Ashfield & District Historical Society Inc
Series 3, No. 83 – October 2017
The 50 Year History of the Polish Community in Ashfield
THE ASHFIELD POLISH CLUB
73-75 Norton Street Ashfield Sunday
29 October 2017
2 – 4pm
Members of the Polish Club have agreed to host members and friends of our Society to a special afternoon at their Club where Eva Habijanec and other members will talk about how a large number of ‘displaced’ Polish people gathered post-war to live near to Ashfield in the late 1940s and 50s and finally established the Polish Club. Eva’s parents came to Australia separately from Poland and Siberia. Her father initially worked on the Snowy Mountains Scheme and her mother worked at Kims on the Beach at Toowoon Bay before they met and married. Please take a close look at the photograph to see if you can identify anyone. Halina and current members of the Polish Club have a few names but would like to know more. If you can help please let her know at the upcoming function or email us email@example.com with the information. Thank you in advance.
We will be treated to afternoon tea at the Club and shown around the buildings. There will be some photos and memorabilia on show.
As noted in the last newsletter, alterations and additions to dwelling houses continues to comprise most of the DAs referred to the Society for comment. Increasingly these applications are at a cost to useable ‘backyards’, so necessary for the play space and outdoor recreation that many applicants with young families actually need. An example is the DA for rear two storey additions to Sunnyside , 10 Arthur Street Ashfield , which was approved by the Inner West Planning Panel on the 10th October.
Sunnyside and its pair Daisy Cottage (8 Arthur Street) are heritage items being built by the same builder Benjamin Newton in 1884 and 1885 and both are in substantially original condition, maintained as three bedroom family homes on good sized blocks. While an earlier DA for additions to No. 10 was withdrawn earlier this year, a slightly scaled-back revision has now been approved, the landscaped setting and backyard being sacrificed for what the Panel considers is accommodation ‘necessary for the current needs of a family in the present day’. The Society’s written submissions to Council and address to the Panel feel on deaf ears.
Late in August the Society received a wonderful donation from the Marrickville Heritage Society. One of their members had passed a musical program on to MHS Treasurer, Diane McCarthy, who thought the program would be better held in our collections. Yes, she was right! The souvenir program was for the production of ‘Little Nellie Kelly’ by the Rowe Street Musicals which was performed at Ashfield Town Hall in July 1945. The Rowe Street Musical Society was based in Rowe Street, city for over 40 years but when the street was demolished to make way for the Theatre Royal and the MLC Centre, Ashfield Council offered it a home and it became the Ashfield Musical Society, which is still operating today.
The program is very relevant to the history of performing arts in Ashfield and greater Sydney. Thank you Diane and the MHS.

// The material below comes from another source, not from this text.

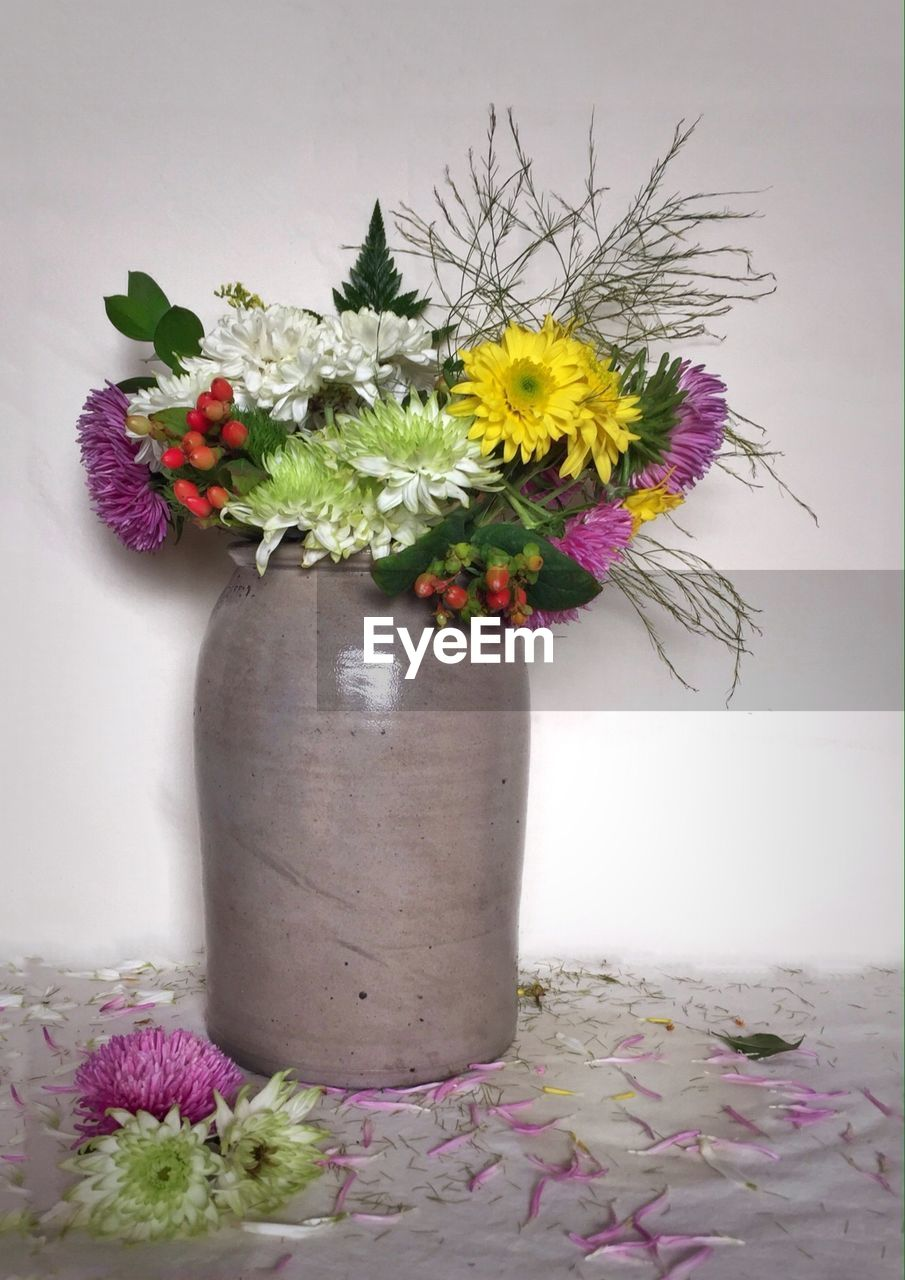flower, vase, purple, fragility, table, petal, nature, freshness, multi colored, pink color, plant, flower head, growth, beauty in nature, bouquet, no people, indoors, close-up, day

A newly published book still ‘hot off the press’ has just been given to our Society. A friend of the Society, Jennifer Walsh, has very kindly donated a copy of Club Ashfield, A History of Ashfield Catholic & Community Club, written by well-known author Mike Davis, who has written previous books on both Lidcombe and Liverpool Catholic Clubs and histories of many other Sydney sporting, RSL and other clubs. This impressive book tells the 50 years’ history of the Club from its humble beginning in 1963 when it was incorporated but did not have a clubhouse. The purchase of J.A. King’s engineering workshop at 7 Charlotte Street Ashfield in 1964 and the later purchase of Nos 5 & 9 Charlotte Street has allowed to club to become what it is today. However, Mike Davis tells the social history of the club – what the meeting place has meant for the large local Catholic community and its great support for the local Catholic Schools: St Vincent’s Primary, Bethlehem and De La Salle. The Club has always held its main cause to assist the community and it has been supported by strong membership in return. Club Ashfield’s history book is amply illustrated and tells the story of the small humble local club that did ‘not outgrow itself’. Copies of the book are available for purchase at the Club.

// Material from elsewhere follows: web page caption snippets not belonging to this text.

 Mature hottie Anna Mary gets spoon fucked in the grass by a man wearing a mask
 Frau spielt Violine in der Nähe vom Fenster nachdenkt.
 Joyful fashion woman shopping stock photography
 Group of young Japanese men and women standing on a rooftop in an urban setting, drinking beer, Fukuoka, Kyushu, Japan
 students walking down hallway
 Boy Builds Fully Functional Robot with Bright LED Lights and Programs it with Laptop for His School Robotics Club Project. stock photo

ADHS member, Valerie Wotton has donated a book on photographer Frank Hurley: Once More on My Adventure, The Life of Frank Hurley written by Frank Legg in collaboration Hurley’s daughter, Toni Hurley. The book is not new, as it was published over 50 years ago in 1966 but it shared 1st prize in the Sydney Journalists’ Club competition for biography that year. It was to be Frank Legg’s last book as he died as a result of an accident in March 1966. Frank Hurley was a sought after photographer by explorers and adventurers such as Douglas Mawson, Ernest Shackleton, Frank Birtles and others to accompany and photograph their travels. His work was, and still is, known worldwide but it is a little known fact that Hurley had many early associations with Ashfield before the outbreak of WWI when he was a leading member of the Ashfield & District Amateur Camera Club. This biography is excellent in its research and very readable, for the tales of his adventures are told in such an exciting and engrossing style. Thank you Val. Society member Allan Jones has a good eye for history, and found a photograph published in the Daily Telegraph on 2nd July this year which he saved and passed on to us. Allan also scanned the photo and digitally sharpened the image for us. The photograph shows NSW Police Constable John Dainer ‘ready for duty on his 1939 model Indian sidecar motorcycle’. It was taken at Ashfield Police Station in 1950 and was sent in to the Daily Telegraph by John Dainer’s son, Michael. Thank you Allan. The photo is a beauty!
Bits and Pieces
Financial ADHS members – Please collect your book.
Milleewa and the Milleewa Boys’ Home
Chris Pratten together with our Society recently launched his book on Milleewa and the Milleewa Boys’ Home at a thoroughly enjoyable function held at the Pratten Park Bowling Club. For those financial members who were not able to make it to the launch and collect their free copy of the book, you are requested to call in to our research rooms on the second and last Saturdays in October between 11am and 4pm.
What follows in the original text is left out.